Madam Speaker, I really am astounded by the ability of the member to allow her ideology to triumph over reason, common sense and historical experience. I do not know where she has been for the past decade.
She said that the technical agreement on modalities today somehow represents a historic breakthrough and that Iraq has now officially complied with the UN resolutions. There are no inspectors testing Iraq's willingness to comply. It was a promise to comply, the same promise which the world has heard time and time again and which has been broken time and time again. What gives the member reason to believe that has changed? Does she not agree that only the very clear threat of military action has once again brought Iraq back to the table?

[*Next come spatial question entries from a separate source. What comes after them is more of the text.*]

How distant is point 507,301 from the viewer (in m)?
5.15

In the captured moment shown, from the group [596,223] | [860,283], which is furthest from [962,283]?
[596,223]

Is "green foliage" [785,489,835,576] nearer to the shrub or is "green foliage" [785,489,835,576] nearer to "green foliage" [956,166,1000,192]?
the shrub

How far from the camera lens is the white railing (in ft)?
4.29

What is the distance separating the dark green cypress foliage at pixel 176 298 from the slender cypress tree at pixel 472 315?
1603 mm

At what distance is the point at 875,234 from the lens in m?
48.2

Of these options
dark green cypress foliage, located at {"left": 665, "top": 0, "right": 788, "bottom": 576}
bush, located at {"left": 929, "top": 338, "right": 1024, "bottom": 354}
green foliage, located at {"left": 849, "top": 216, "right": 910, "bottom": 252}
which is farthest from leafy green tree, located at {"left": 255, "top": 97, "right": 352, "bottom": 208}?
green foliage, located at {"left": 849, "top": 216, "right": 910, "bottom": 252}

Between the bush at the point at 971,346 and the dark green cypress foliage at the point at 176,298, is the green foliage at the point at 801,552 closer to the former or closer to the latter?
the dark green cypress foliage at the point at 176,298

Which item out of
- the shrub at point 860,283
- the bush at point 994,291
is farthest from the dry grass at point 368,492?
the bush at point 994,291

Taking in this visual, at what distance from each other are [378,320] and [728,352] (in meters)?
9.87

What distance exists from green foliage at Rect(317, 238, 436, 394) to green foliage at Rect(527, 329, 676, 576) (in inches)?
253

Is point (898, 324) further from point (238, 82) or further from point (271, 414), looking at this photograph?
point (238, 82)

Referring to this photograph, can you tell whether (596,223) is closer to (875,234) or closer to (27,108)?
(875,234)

Further, in terms of her absolute blind belief in the ability of the United Nations to solve problems, would she not agree that sometimes responsible democratic countries must take action to save lives and to protect the peace and international order when international institutions fail to do so? Would she not agree that the international community would have been responsible to have intervened in Rwanda to save the 800,000 civilians who were slaughtered and who were not protected because of UN inaction?
Does she not agree that it was responsible for NATO and Canada to intervene in Kosovo and protect innocent Kosovars in the face of UN inaction because of a Russian veto? Would she not learn from the historical experience of the League of Nations in the 1930s and its failure to act to preserve the international peace where international institutions failed to do so?